* Begin Source material *

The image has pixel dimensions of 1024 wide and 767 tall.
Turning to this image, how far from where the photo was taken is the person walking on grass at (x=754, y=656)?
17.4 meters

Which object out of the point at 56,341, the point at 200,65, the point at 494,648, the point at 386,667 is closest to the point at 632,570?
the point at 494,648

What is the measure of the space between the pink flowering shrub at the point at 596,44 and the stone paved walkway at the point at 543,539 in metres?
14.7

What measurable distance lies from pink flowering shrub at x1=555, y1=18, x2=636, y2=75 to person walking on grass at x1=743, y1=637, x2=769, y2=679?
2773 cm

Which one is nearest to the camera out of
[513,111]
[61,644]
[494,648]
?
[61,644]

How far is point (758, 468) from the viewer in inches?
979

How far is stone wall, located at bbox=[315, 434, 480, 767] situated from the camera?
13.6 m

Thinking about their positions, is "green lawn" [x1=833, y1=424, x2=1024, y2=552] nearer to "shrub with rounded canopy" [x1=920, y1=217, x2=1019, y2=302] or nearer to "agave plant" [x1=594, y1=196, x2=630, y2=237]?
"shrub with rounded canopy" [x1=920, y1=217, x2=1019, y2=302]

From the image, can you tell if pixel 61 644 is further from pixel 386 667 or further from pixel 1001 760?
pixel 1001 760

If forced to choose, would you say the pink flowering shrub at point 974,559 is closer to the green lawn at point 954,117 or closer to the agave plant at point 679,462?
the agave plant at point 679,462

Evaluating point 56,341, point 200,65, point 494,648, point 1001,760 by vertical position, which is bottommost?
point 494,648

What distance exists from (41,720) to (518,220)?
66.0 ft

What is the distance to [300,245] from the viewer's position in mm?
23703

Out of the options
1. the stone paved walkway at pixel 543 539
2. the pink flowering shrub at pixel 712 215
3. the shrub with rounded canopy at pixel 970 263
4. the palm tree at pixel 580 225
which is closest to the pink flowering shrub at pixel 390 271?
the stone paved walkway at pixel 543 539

* End Source material *

#### Instructions for the task:
Can you rewrite all of the rows above with every "pink flowering shrub" replaced by "flowering bush" and nothing else changed?

#### Written response:
The image has pixel dimensions of 1024 wide and 767 tall.
Turning to this image, how far from where the photo was taken is the person walking on grass at (x=754, y=656)?
17.4 meters

Which object out of the point at 56,341, the point at 200,65, the point at 494,648, the point at 386,667 is closest to the point at 632,570?
the point at 494,648

What is the measure of the space between the flowering bush at the point at 596,44 and the stone paved walkway at the point at 543,539 in metres?
14.7

What measurable distance lies from flowering bush at x1=555, y1=18, x2=636, y2=75 to person walking on grass at x1=743, y1=637, x2=769, y2=679?
2773 cm

Which one is nearest to the camera out of
[513,111]
[61,644]
[494,648]
?
[61,644]

How far is point (758, 468) from the viewer in inches?
979

How far is stone wall, located at bbox=[315, 434, 480, 767] situated from the camera?
13.6 m

Thinking about their positions, is "green lawn" [x1=833, y1=424, x2=1024, y2=552] nearer to "shrub with rounded canopy" [x1=920, y1=217, x2=1019, y2=302] or nearer to "agave plant" [x1=594, y1=196, x2=630, y2=237]?
"shrub with rounded canopy" [x1=920, y1=217, x2=1019, y2=302]

From the image, can you tell if pixel 61 644 is further from pixel 386 667 or further from pixel 1001 760?
pixel 1001 760

If forced to choose, would you say the flowering bush at point 974,559 is closer to the green lawn at point 954,117 or closer to the agave plant at point 679,462?
the agave plant at point 679,462

Evaluating point 56,341, point 200,65, point 494,648, point 1001,760 by vertical position, which is bottommost?
point 494,648

What distance exists from (41,720) to (518,220)?
66.0 ft

What is the distance to [300,245] from the viewer's position in mm?
23703

Out of the options
1. the stone paved walkway at pixel 543 539
2. the flowering bush at pixel 712 215
3. the shrub with rounded canopy at pixel 970 263
4. the palm tree at pixel 580 225
which is closest to the flowering bush at pixel 390 271?
the stone paved walkway at pixel 543 539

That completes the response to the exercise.